[Opening Dataset section]

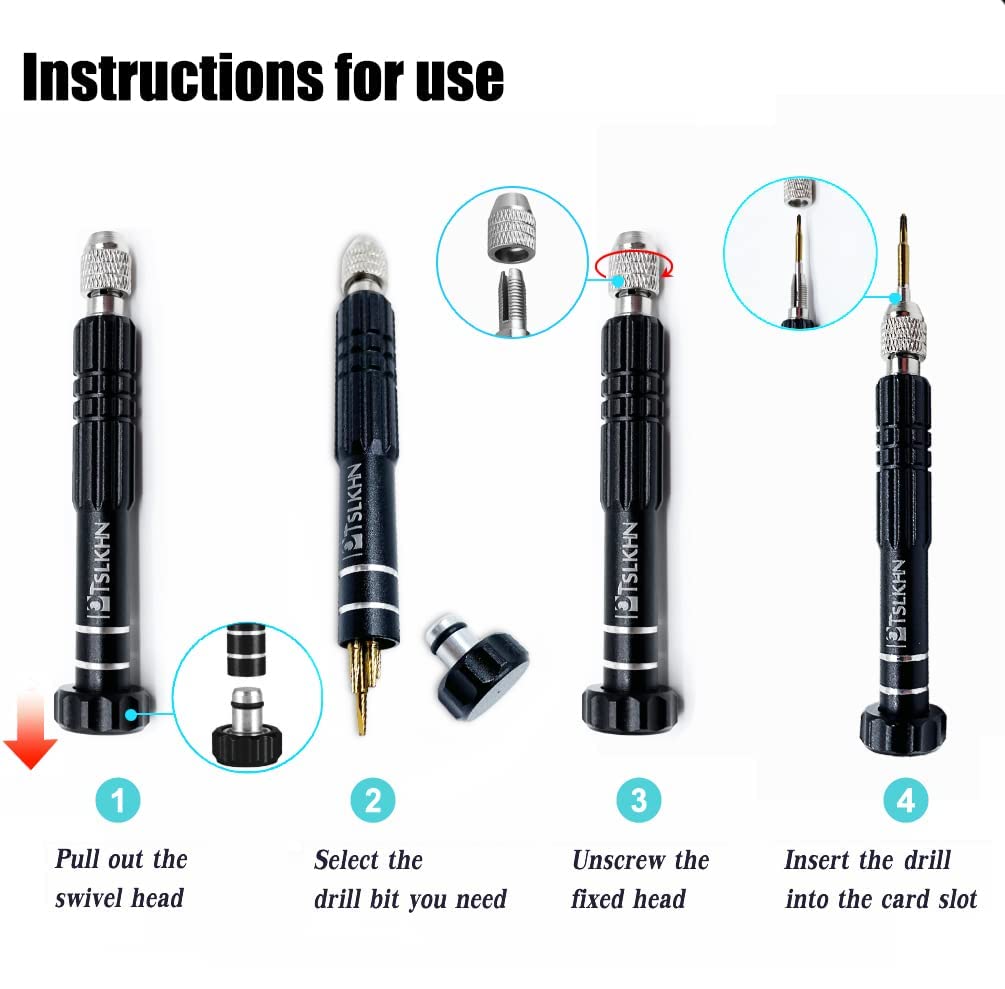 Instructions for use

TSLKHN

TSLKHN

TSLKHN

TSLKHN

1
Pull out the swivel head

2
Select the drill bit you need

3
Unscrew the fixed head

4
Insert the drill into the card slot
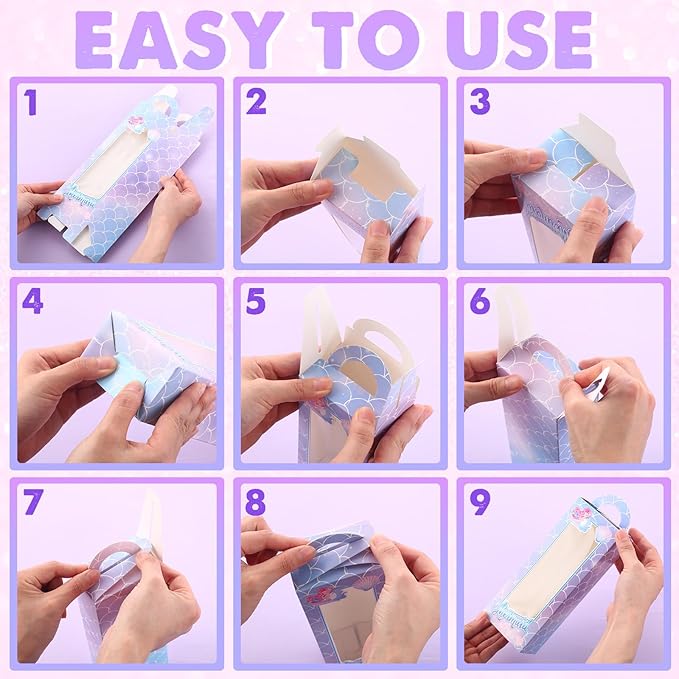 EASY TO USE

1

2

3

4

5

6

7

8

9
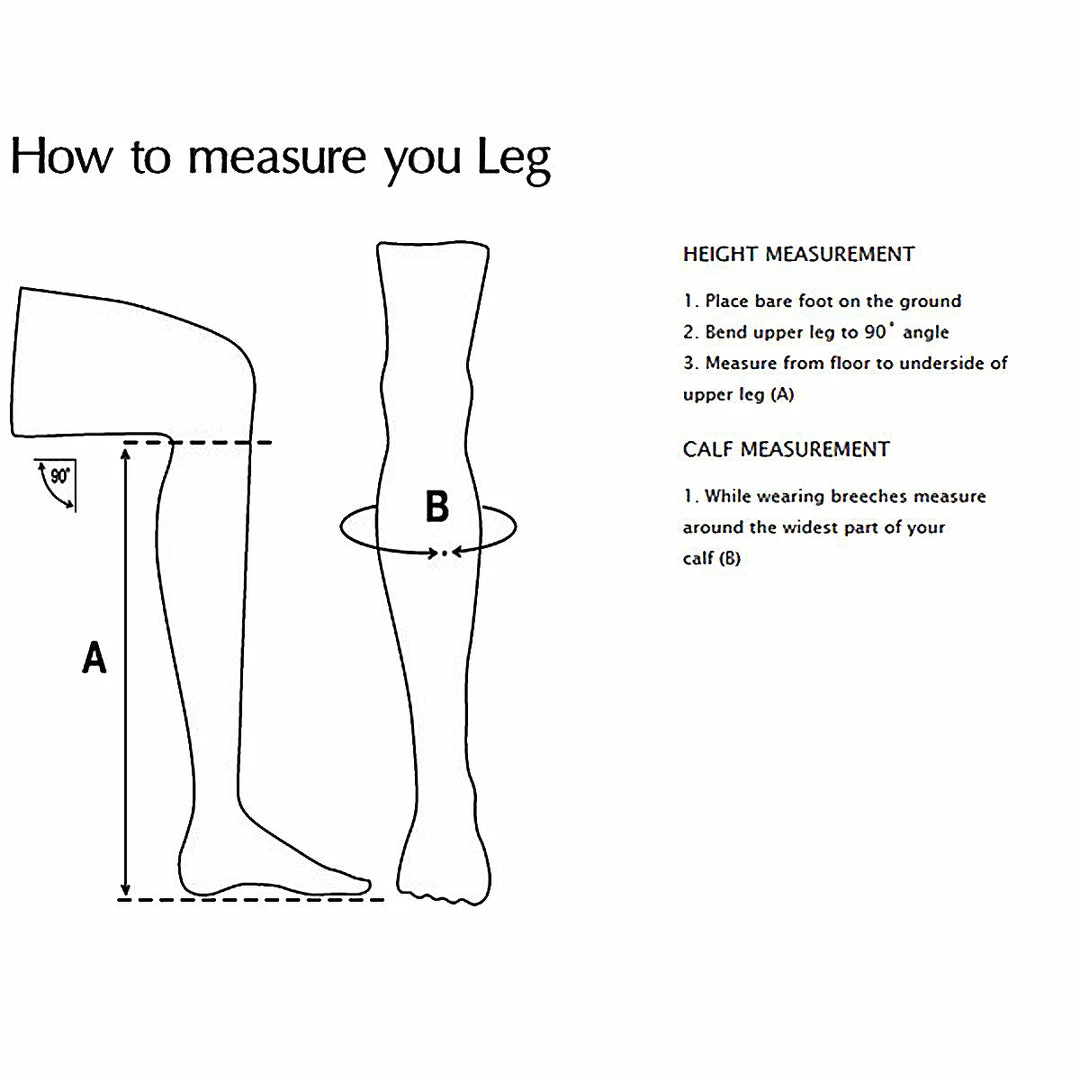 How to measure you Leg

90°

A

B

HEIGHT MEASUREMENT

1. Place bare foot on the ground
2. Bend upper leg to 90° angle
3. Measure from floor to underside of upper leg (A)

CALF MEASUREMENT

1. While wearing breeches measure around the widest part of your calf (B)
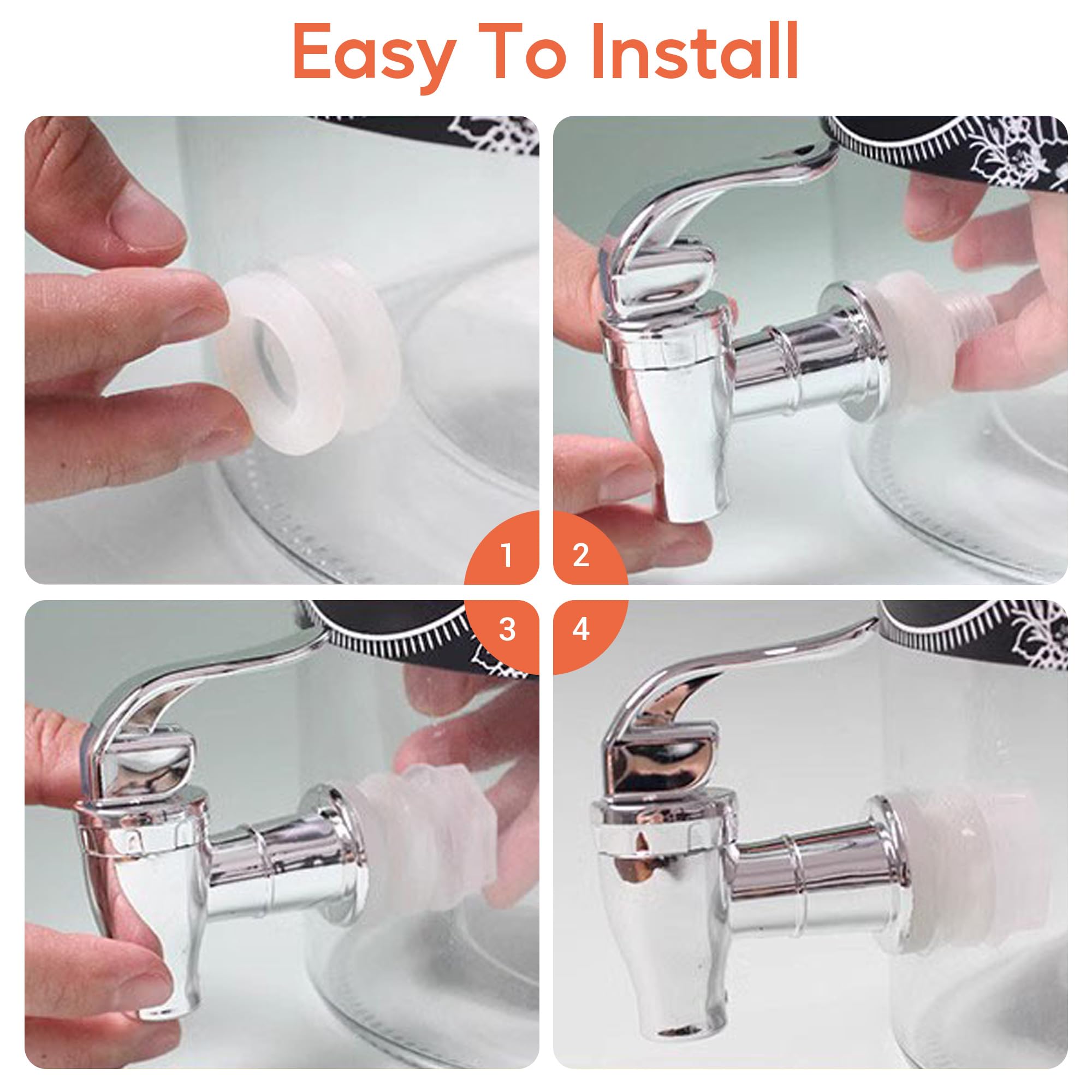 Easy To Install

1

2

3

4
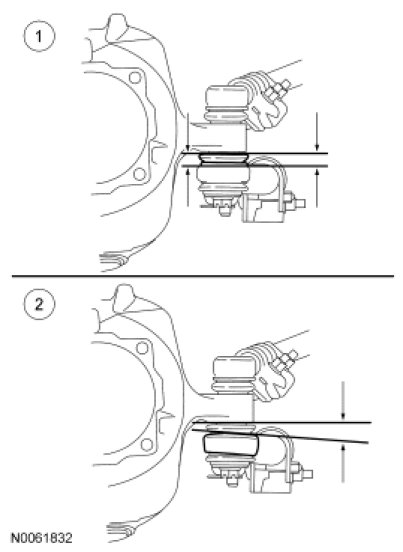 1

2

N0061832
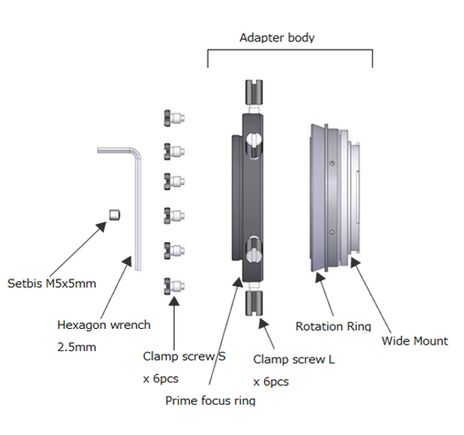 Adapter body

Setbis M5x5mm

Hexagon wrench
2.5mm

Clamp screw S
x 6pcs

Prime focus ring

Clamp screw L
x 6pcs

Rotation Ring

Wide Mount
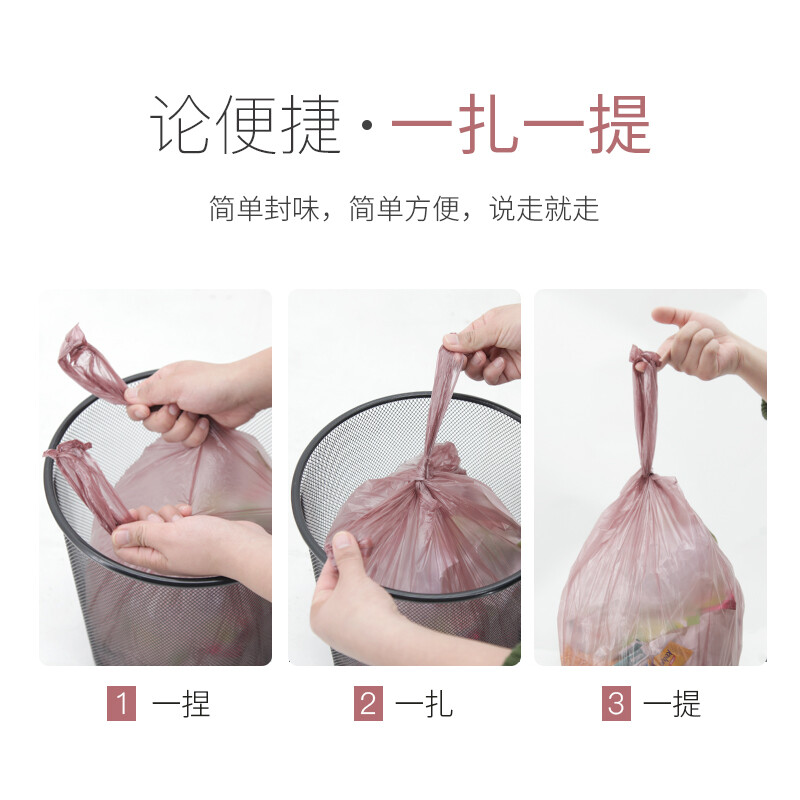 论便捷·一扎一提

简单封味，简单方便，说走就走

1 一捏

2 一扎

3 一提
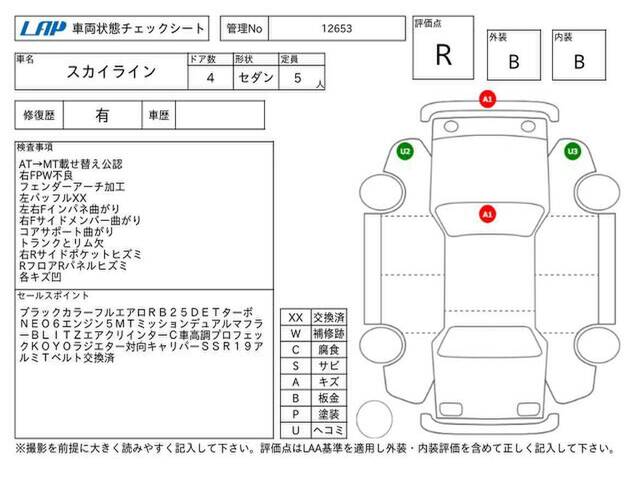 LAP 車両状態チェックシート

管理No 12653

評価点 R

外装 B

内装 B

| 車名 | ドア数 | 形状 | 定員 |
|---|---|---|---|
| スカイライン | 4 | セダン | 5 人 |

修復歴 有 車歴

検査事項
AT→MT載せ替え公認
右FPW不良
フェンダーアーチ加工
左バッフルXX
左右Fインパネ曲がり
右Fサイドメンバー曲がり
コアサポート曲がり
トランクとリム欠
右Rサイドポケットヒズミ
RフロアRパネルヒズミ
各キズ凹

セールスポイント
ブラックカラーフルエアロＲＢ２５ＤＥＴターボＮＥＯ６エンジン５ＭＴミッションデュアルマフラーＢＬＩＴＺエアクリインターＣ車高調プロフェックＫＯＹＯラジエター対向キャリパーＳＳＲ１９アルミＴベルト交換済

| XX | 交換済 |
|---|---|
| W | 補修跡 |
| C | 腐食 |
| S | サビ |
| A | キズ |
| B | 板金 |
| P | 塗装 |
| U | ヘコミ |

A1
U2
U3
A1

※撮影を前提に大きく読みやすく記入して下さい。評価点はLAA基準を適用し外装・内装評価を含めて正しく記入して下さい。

[Closing Dataset section]

[Directions for this task]: Begin with the line that has "CALF MEASUREMENT" and continue to the last line of the entries, printing each line exactly and nothing else; include both ends and skip the pictures.

[Exercise answer]:
CALF MEASUREMENT

1. While wearing breeches measure around the widest part of your calf (B)
 Easy To Install

1

2

3

4
 1

2

N0061832
 Adapter body

Setbis M5x5mm

Hexagon wrench
2.5mm

Clamp screw S
x 6pcs

Prime focus ring

Clamp screw L
x 6pcs

Rotation Ring

Wide Mount
 论便捷·一扎一提

简单封味，简单方便，说走就走

1 一捏

2 一扎

3 一提
 LAP 車両状態チェックシート

管理No 12653

評価点 R

外装 B

内装 B

| 車名 | ドア数 | 形状 | 定員 |
|---|---|---|---|
| スカイライン | 4 | セダン | 5 人 |

修復歴 有 車歴

検査事項
AT→MT載せ替え公認
右FPW不良
フェンダーアーチ加工
左バッフルXX
左右Fインパネ曲がり
右Fサイドメンバー曲がり
コアサポート曲がり
トランクとリム欠
右Rサイドポケットヒズミ
RフロアRパネルヒズミ
各キズ凹

セールスポイント
ブラックカラーフルエアロＲＢ２５ＤＥＴターボＮＥＯ６エンジン５ＭＴミッションデュアルマフラーＢＬＩＴＺエアクリインターＣ車高調プロフェックＫＯＹＯラジエター対向キャリパーＳＳＲ１９アルミＴベルト交換済

| XX | 交換済 |
|---|---|
| W | 補修跡 |
| C | 腐食 |
| S | サビ |
| A | キズ |
| B | 板金 |
| P | 塗装 |
| U | ヘコミ |

A1
U2
U3
A1

※撮影を前提に大きく読みやすく記入して下さい。評価点はLAA基準を適用し外装・内装評価を含めて正しく記入して下さい。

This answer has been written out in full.